*Your instructions*:
Copy out the entries from the line containing "Of the group" through the end of the entries, replacing "snowy mountain" with "snow-capped peak" and leaving everything else as it is.

::: Material :::

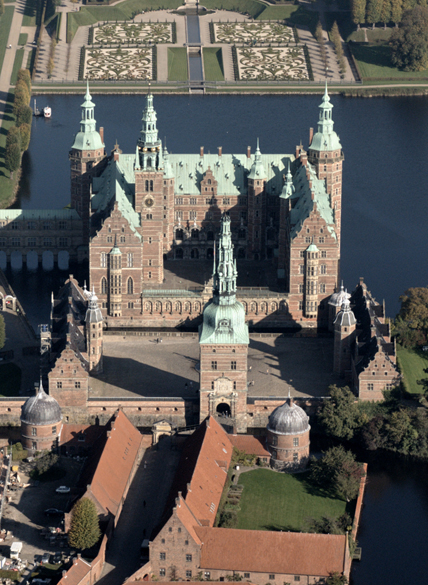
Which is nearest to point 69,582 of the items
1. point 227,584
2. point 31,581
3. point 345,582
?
point 31,581

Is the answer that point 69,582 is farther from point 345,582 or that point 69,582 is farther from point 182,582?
point 345,582

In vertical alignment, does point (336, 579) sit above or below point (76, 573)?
below

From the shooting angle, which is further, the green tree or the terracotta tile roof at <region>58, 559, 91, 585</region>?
the green tree

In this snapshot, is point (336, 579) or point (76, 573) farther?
point (336, 579)

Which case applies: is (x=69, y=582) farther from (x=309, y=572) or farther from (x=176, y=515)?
(x=309, y=572)

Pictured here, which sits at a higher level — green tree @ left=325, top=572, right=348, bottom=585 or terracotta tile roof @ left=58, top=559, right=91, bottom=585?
terracotta tile roof @ left=58, top=559, right=91, bottom=585
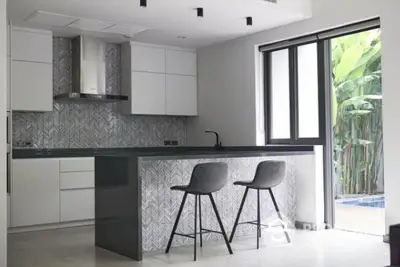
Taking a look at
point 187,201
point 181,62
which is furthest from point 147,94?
point 187,201

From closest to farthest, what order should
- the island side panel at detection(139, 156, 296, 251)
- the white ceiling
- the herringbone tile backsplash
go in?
the island side panel at detection(139, 156, 296, 251)
the white ceiling
the herringbone tile backsplash

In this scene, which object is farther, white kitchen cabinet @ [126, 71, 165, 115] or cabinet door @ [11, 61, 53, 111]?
white kitchen cabinet @ [126, 71, 165, 115]

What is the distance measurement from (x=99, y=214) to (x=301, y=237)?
2089mm

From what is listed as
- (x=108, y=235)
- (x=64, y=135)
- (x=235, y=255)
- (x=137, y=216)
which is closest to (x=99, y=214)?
(x=108, y=235)

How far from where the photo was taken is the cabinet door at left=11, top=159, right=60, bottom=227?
219 inches

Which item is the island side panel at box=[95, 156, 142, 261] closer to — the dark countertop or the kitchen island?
the kitchen island

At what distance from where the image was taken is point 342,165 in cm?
556

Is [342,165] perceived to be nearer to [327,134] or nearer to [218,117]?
[327,134]

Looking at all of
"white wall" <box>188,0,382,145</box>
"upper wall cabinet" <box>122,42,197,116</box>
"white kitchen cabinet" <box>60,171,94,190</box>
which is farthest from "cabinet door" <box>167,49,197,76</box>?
"white kitchen cabinet" <box>60,171,94,190</box>

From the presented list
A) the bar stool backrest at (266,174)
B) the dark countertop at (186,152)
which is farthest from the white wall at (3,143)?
the bar stool backrest at (266,174)

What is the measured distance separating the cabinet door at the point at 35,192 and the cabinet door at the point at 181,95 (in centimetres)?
198

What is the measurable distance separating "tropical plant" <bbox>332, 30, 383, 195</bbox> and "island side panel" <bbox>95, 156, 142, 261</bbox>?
2521 mm

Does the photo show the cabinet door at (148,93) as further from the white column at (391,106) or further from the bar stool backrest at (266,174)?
the white column at (391,106)

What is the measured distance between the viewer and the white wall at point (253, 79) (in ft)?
15.7
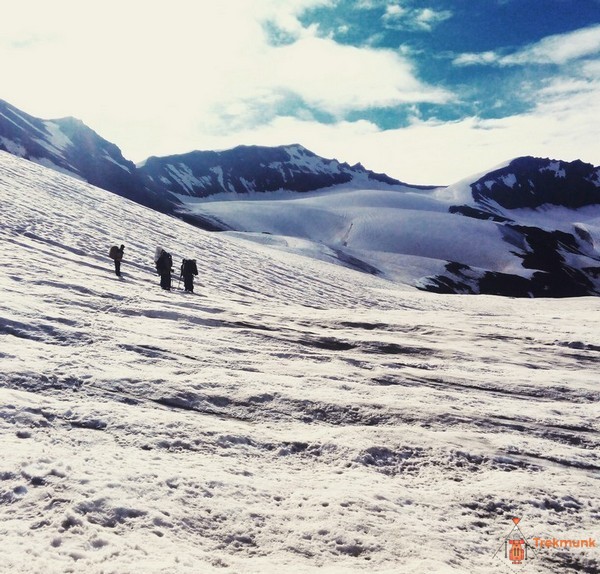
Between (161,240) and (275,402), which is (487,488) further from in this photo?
(161,240)

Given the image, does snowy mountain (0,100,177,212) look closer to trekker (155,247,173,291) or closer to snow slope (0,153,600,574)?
trekker (155,247,173,291)

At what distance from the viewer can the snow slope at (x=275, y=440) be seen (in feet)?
12.6

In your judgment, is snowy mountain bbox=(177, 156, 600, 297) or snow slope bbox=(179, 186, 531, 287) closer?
snowy mountain bbox=(177, 156, 600, 297)

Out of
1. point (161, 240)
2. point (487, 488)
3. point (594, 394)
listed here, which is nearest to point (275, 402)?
point (487, 488)

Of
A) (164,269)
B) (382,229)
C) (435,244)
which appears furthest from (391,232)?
(164,269)

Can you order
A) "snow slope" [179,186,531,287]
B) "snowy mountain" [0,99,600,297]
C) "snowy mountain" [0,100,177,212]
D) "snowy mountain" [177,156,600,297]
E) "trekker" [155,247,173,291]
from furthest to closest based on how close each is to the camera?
1. "snowy mountain" [0,100,177,212]
2. "snow slope" [179,186,531,287]
3. "snowy mountain" [0,99,600,297]
4. "snowy mountain" [177,156,600,297]
5. "trekker" [155,247,173,291]

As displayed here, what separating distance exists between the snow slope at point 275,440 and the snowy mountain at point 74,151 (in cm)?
9711

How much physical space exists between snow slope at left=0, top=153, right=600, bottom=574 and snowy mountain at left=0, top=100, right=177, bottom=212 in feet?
319

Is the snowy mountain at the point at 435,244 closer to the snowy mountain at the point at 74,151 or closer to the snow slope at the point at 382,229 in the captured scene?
the snow slope at the point at 382,229

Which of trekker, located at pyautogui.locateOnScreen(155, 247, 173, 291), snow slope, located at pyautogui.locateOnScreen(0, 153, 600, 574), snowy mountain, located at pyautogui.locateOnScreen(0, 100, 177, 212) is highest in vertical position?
snowy mountain, located at pyautogui.locateOnScreen(0, 100, 177, 212)

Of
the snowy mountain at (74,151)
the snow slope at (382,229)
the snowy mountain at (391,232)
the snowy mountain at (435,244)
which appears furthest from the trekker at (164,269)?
the snowy mountain at (74,151)

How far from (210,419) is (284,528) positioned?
6.80ft

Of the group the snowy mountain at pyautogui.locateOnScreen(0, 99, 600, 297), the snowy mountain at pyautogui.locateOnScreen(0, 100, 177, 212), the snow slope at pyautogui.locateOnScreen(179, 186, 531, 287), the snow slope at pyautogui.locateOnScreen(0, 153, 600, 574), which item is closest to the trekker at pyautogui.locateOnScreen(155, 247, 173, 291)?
the snow slope at pyautogui.locateOnScreen(0, 153, 600, 574)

:::

*Reply*:
Of the group the snow-capped peak at pyautogui.locateOnScreen(0, 99, 600, 297), the snow-capped peak at pyautogui.locateOnScreen(0, 100, 177, 212), the snow slope at pyautogui.locateOnScreen(179, 186, 531, 287), the snow slope at pyautogui.locateOnScreen(0, 153, 600, 574), which item is closest to the trekker at pyautogui.locateOnScreen(155, 247, 173, 291)?
the snow slope at pyautogui.locateOnScreen(0, 153, 600, 574)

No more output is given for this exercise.